Tay, D. (2019). Death in a multicultural society. Metaphor, language and religion in Singapore obituaries. Cognitive Linguistic Studies, 6(1), 84-102. file:///C:/Users/dztay/AppData/Local/Mendeley Ltd./Mendeley Desktop/Downloaded/Tay - 2019 - Death in a multicultural society. Metaphor, language and religion in Singapore obituaries.pdf

 

Abstract
Obituaries are a tractable source of metaphorical depictions of death, which in turn offer unique insights into the near-universality versus culture and context-specificity of metaphors.
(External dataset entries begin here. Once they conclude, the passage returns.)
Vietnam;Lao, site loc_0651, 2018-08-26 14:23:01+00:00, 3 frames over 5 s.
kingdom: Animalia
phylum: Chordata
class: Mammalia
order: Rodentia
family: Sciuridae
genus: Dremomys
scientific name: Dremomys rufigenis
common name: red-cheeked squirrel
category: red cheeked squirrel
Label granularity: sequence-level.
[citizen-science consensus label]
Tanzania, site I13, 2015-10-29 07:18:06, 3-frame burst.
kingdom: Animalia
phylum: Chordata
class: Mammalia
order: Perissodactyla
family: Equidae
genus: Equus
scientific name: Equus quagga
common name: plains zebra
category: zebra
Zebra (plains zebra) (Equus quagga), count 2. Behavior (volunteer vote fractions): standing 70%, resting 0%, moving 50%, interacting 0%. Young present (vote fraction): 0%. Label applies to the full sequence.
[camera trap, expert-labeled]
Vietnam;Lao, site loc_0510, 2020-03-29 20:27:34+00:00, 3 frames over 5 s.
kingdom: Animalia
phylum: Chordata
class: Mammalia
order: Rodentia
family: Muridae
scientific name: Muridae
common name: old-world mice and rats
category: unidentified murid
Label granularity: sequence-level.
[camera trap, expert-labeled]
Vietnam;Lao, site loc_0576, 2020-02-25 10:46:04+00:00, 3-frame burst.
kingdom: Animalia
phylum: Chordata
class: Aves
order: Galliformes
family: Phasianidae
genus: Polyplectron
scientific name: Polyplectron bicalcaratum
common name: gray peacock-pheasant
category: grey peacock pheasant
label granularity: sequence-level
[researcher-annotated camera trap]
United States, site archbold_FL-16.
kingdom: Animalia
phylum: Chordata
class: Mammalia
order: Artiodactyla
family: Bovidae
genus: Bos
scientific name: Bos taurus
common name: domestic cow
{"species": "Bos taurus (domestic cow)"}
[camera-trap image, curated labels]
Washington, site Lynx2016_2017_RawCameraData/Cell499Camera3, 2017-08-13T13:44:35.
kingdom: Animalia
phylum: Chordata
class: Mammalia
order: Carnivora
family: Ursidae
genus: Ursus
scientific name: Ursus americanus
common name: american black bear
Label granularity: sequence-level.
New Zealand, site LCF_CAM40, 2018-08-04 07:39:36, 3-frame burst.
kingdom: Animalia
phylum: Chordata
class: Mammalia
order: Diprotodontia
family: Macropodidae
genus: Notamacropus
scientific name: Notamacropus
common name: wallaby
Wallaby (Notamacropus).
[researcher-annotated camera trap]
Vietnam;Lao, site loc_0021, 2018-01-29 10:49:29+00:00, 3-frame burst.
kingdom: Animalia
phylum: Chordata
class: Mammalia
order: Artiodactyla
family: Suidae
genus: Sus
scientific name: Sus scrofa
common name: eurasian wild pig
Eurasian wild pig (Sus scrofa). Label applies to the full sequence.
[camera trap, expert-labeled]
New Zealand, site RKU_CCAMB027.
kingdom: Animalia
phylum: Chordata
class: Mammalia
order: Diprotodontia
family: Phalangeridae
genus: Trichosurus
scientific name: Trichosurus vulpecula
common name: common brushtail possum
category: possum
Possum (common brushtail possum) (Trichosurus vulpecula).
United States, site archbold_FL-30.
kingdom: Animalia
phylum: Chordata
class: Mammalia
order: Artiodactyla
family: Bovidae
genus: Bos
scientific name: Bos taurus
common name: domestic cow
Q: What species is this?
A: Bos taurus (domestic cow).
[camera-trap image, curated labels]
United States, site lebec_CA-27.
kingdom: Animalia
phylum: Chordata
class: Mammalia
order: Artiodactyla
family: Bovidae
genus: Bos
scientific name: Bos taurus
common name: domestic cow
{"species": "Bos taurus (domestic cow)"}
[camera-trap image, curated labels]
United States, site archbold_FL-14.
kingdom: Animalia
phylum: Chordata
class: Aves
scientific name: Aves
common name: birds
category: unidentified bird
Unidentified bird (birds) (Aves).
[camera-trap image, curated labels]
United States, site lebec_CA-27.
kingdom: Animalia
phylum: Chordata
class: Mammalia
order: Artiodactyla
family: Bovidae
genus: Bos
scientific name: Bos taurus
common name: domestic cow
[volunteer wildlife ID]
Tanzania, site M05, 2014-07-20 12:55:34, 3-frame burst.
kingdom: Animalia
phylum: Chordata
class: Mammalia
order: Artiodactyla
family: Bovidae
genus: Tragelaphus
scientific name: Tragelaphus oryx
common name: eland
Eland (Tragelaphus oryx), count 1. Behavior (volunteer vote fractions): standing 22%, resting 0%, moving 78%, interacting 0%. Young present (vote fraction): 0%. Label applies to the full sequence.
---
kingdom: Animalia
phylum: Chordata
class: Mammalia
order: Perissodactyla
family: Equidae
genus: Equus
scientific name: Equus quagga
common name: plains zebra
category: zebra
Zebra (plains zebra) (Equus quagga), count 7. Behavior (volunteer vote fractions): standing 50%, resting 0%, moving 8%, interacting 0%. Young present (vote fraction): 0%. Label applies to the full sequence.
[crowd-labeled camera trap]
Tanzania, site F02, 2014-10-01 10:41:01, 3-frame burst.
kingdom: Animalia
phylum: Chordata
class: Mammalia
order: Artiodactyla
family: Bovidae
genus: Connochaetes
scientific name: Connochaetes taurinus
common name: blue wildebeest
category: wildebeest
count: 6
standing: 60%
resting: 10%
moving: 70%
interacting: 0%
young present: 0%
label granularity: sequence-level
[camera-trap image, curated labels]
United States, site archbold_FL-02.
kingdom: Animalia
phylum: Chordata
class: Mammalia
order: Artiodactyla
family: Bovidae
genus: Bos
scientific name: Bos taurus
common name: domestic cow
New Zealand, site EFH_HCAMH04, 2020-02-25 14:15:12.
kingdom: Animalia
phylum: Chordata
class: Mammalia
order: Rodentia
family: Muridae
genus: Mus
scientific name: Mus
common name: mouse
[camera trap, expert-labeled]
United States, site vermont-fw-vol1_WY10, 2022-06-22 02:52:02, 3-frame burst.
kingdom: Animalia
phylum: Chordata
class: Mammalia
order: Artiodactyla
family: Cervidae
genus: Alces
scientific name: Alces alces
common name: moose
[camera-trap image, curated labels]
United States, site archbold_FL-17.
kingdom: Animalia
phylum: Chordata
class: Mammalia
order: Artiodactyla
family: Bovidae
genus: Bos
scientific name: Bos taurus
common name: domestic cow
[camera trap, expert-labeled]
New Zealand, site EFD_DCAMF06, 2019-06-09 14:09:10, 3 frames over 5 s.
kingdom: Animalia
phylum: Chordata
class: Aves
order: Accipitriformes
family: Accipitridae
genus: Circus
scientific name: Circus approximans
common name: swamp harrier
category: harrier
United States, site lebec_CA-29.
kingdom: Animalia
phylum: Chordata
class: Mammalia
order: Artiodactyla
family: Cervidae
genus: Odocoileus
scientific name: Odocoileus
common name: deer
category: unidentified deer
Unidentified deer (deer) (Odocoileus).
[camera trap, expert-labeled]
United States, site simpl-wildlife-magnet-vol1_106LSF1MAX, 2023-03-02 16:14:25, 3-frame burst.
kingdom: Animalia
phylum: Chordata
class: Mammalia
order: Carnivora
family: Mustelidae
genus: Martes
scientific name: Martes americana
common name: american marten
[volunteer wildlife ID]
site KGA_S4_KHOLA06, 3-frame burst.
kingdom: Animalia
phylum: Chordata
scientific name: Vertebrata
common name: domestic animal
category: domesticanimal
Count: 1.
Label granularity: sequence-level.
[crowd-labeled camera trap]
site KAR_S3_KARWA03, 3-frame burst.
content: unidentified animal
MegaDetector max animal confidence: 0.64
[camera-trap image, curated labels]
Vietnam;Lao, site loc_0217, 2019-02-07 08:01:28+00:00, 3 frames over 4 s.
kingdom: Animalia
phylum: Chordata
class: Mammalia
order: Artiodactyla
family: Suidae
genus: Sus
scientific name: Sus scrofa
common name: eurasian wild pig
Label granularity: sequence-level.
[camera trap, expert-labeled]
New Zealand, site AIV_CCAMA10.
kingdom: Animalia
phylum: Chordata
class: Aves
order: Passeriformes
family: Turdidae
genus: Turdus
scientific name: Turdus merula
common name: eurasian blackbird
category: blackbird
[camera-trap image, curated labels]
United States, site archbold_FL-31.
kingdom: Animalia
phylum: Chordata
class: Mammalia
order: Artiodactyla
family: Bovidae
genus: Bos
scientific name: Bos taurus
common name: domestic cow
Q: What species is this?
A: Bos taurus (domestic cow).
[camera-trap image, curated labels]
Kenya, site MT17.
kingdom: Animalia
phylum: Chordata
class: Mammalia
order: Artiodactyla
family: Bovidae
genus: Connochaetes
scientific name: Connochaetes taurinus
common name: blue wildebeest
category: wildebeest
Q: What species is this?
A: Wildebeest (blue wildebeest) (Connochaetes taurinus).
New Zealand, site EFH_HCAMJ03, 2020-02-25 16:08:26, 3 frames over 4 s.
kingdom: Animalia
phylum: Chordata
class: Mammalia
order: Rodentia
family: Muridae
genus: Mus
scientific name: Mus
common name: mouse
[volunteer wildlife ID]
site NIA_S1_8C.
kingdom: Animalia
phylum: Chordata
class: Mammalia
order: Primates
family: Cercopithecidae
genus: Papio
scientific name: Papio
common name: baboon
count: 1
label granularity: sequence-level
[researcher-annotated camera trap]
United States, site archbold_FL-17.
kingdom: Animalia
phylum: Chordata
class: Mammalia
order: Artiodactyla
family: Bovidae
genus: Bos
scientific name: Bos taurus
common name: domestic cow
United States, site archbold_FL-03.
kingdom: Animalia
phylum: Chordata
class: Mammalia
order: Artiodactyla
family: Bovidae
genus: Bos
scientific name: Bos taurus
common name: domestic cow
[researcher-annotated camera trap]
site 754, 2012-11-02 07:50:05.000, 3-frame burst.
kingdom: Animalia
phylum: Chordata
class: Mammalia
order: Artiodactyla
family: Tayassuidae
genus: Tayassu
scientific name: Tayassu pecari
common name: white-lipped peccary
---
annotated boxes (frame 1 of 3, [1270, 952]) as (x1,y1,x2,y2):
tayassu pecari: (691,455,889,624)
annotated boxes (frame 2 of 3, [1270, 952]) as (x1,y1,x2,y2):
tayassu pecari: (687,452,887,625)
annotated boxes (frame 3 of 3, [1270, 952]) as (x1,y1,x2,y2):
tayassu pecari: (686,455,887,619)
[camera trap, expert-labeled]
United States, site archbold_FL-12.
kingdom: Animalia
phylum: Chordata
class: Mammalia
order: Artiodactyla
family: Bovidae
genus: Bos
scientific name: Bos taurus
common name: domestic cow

In multicultural settings, they can shed further light on the underexplored question of how metaphor use interacts with linguistic and religious identities. This paper is a case study of newspaper obituaries (N = 337) in the multicultural and multilingual context of Singapore. It uses a mixed-methods approach to uncover the types of death-related metaphors across languages and religions, their near-universal and culture-specific aspects, and significant associations between religion and metaphor use/non-use (χ² (2, N = 337) = 84.54, p <0.001, Cramer’s V = 0.501, Log (BF10) = 47.14), language and metaphor use/non-use (χ² (1, N = 337) = 71.2, p <0.001, Cramer’s V = 0.46, Log (BF10) = 42.25), and religion and language of the deceased (χ² (2, N = 337) = 48.11, p <0.001, Cramer’s V = 0.378, Log (BF10) = 19.7). The findings extend prevailing discussion from the substantive contents of metaphors to the intra-societal pragmatics of their use, connecting metaphor explicitly with the construction of religious and linguistic identities.